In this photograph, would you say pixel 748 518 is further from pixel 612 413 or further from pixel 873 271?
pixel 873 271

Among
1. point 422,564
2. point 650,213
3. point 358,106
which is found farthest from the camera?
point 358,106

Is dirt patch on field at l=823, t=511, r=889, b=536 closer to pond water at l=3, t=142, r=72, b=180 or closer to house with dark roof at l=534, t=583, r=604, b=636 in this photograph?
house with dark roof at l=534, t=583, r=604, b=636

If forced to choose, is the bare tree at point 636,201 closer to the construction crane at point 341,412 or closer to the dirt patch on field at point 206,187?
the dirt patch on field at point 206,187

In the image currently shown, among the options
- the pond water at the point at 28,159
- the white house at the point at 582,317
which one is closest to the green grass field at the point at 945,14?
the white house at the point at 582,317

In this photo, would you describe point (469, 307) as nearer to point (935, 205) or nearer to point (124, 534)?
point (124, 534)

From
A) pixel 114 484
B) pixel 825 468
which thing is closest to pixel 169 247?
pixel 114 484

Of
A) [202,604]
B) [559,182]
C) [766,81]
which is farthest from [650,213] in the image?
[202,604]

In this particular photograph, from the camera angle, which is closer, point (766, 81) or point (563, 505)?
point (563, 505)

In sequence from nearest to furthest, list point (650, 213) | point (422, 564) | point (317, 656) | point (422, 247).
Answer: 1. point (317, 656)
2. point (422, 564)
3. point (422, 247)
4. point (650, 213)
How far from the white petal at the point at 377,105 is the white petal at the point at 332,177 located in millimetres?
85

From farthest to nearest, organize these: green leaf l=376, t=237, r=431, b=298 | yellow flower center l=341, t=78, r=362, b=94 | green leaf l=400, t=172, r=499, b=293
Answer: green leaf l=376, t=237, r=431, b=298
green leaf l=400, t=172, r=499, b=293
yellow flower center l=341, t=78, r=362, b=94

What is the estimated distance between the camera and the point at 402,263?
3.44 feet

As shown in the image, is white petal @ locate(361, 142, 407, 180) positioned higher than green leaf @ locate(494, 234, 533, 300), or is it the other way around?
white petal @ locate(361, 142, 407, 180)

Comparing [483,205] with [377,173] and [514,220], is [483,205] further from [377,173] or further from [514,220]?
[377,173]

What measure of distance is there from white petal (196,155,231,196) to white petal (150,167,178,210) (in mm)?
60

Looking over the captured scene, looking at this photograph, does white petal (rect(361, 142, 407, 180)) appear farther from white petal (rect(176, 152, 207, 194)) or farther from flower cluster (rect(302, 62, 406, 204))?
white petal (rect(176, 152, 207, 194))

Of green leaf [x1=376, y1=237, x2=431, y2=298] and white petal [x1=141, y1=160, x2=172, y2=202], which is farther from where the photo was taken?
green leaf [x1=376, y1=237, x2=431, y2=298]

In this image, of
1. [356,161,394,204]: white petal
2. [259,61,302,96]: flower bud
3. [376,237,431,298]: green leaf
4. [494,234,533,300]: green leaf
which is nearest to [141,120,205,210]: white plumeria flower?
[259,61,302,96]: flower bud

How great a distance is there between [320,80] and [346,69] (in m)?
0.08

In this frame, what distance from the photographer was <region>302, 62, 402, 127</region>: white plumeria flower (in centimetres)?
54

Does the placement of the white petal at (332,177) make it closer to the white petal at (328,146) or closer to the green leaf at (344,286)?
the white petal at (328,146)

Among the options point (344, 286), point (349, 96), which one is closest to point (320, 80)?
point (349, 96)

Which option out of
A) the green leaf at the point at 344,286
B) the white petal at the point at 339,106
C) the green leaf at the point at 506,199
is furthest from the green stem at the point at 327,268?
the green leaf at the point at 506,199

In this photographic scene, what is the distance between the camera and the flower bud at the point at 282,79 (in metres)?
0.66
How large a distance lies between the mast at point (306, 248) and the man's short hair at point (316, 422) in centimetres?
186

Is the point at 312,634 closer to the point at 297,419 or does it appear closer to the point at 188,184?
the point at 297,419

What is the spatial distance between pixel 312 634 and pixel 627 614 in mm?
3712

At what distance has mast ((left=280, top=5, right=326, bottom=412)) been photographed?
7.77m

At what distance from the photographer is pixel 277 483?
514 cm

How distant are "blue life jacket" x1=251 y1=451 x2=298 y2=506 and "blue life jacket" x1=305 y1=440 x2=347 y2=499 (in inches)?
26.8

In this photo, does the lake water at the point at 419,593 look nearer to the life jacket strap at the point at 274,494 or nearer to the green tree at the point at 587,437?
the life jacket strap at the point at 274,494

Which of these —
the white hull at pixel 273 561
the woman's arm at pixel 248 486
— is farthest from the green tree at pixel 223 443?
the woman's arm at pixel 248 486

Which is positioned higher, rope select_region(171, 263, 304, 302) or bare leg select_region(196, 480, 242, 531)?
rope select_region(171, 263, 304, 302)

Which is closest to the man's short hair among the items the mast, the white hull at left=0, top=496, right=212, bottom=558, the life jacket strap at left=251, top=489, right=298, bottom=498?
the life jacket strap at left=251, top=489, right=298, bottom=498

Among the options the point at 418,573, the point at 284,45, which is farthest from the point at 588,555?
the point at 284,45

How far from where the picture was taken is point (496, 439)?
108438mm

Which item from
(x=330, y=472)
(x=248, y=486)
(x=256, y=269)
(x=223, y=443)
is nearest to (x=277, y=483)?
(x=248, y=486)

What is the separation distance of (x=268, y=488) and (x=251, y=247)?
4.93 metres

··········

[What this task involves] Reproduce every one of the records above word for word, keeping the original line breaks.

[Written answer]
In this photograph, would you say pixel 748 518 is further from pixel 612 413 or further from pixel 873 271?
pixel 873 271

Among
1. point 422,564
2. point 650,213
3. point 358,106
which is found farthest from the camera?
point 358,106

Is dirt patch on field at l=823, t=511, r=889, b=536 closer to pond water at l=3, t=142, r=72, b=180 or closer to house with dark roof at l=534, t=583, r=604, b=636 in this photograph?
house with dark roof at l=534, t=583, r=604, b=636

If forced to choose, is the bare tree at point 636,201 closer to the construction crane at point 341,412 or closer to the dirt patch on field at point 206,187?
the dirt patch on field at point 206,187

In the image currently shown, among the options
- the pond water at the point at 28,159
- the white house at the point at 582,317
which one is closest to the green grass field at the point at 945,14?
the white house at the point at 582,317

In this photo, would you describe point (469, 307) as nearer to point (935, 205) or nearer to point (124, 534)?
point (124, 534)

From
A) pixel 114 484
B) pixel 825 468
which thing is closest to pixel 169 247?
pixel 114 484

Of
A) [202,604]
B) [559,182]
C) [766,81]
which is farthest from [650,213] in the image?
[202,604]

In this particular photograph, from the camera angle, which is closer, point (766, 81) or point (563, 505)?
point (563, 505)

In sequence from nearest to furthest, list point (650, 213) | point (422, 564) | point (317, 656) | point (422, 247).
Answer: 1. point (317, 656)
2. point (422, 564)
3. point (422, 247)
4. point (650, 213)
How far from the white petal at the point at 377,105 is the white petal at the point at 332,177 located in millimetres?
85

From farthest to nearest, organize these: green leaf l=376, t=237, r=431, b=298 | yellow flower center l=341, t=78, r=362, b=94 | green leaf l=400, t=172, r=499, b=293
Answer: green leaf l=376, t=237, r=431, b=298
green leaf l=400, t=172, r=499, b=293
yellow flower center l=341, t=78, r=362, b=94

What is the estimated distance between the camera and the point at 402,263?
3.44 feet

As shown in the image, is white petal @ locate(361, 142, 407, 180) positioned higher than green leaf @ locate(494, 234, 533, 300), or is it the other way around?
white petal @ locate(361, 142, 407, 180)

Comparing [483,205] with [377,173] and [514,220], is [483,205] further from [377,173] or further from [514,220]?
[377,173]

What measure of distance is there from white petal (196,155,231,196) to white petal (150,167,178,210) (in mm)?
60

Looking over the captured scene, looking at this photograph, does white petal (rect(361, 142, 407, 180)) appear farther from white petal (rect(176, 152, 207, 194)) or farther from flower cluster (rect(302, 62, 406, 204))?
white petal (rect(176, 152, 207, 194))

Of green leaf [x1=376, y1=237, x2=431, y2=298] and white petal [x1=141, y1=160, x2=172, y2=202], which is farther from where the photo was taken?
green leaf [x1=376, y1=237, x2=431, y2=298]

In this image, of
1. [356,161,394,204]: white petal
2. [259,61,302,96]: flower bud
3. [376,237,431,298]: green leaf
4. [494,234,533,300]: green leaf
which is nearest to [141,120,205,210]: white plumeria flower?
[259,61,302,96]: flower bud

How great a distance is there between [320,80] and [346,69] (in m)?
0.08

In this frame, what distance from the photographer was <region>302, 62, 402, 127</region>: white plumeria flower (in centimetres)?
54

Does the placement of the white petal at (332,177) make it closer to the white petal at (328,146) or closer to the green leaf at (344,286)?
the white petal at (328,146)

Among the options point (344, 286), point (349, 96), which one is closest to point (320, 80)?
point (349, 96)

Which option out of
A) the green leaf at the point at 344,286
B) the white petal at the point at 339,106
C) the green leaf at the point at 506,199
is furthest from the green stem at the point at 327,268?
the green leaf at the point at 506,199

In this photographic scene, what is the distance between the camera and the flower bud at the point at 282,79 (in metres)?
0.66
How large a distance lies between the mast at point (306, 248) and the man's short hair at point (316, 422) in centimetres?
186

Is the point at 312,634 closer to the point at 297,419 or does it appear closer to the point at 188,184?
the point at 297,419

What is the spatial distance between pixel 312 634 and pixel 627 614 in mm?
3712

At what distance has mast ((left=280, top=5, right=326, bottom=412)) been photographed?
7.77m

At what distance from the photographer is pixel 277 483?
514 cm

How distant are "blue life jacket" x1=251 y1=451 x2=298 y2=506 and "blue life jacket" x1=305 y1=440 x2=347 y2=499 (in inches)?
26.8

In this photo, does the lake water at the point at 419,593 look nearer to the life jacket strap at the point at 274,494 or nearer to the green tree at the point at 587,437?
the life jacket strap at the point at 274,494

Which of these —
the white hull at pixel 273 561
the woman's arm at pixel 248 486
— is farthest from the green tree at pixel 223 443?
the woman's arm at pixel 248 486

Which is positioned higher, rope select_region(171, 263, 304, 302) or bare leg select_region(196, 480, 242, 531)?
rope select_region(171, 263, 304, 302)

Which is closest to the man's short hair among the items the mast, the white hull at left=0, top=496, right=212, bottom=558, the life jacket strap at left=251, top=489, right=298, bottom=498?
the life jacket strap at left=251, top=489, right=298, bottom=498

Among the options the point at 418,573, the point at 284,45, which is farthest from the point at 588,555?
the point at 284,45

How far from where the picture was taken is point (496, 439)?
108438mm

Which item from
(x=330, y=472)
(x=248, y=486)
(x=256, y=269)
(x=223, y=443)
is nearest to (x=277, y=483)?
(x=248, y=486)

What is the separation distance of (x=268, y=488) and (x=251, y=247)?
4.93 metres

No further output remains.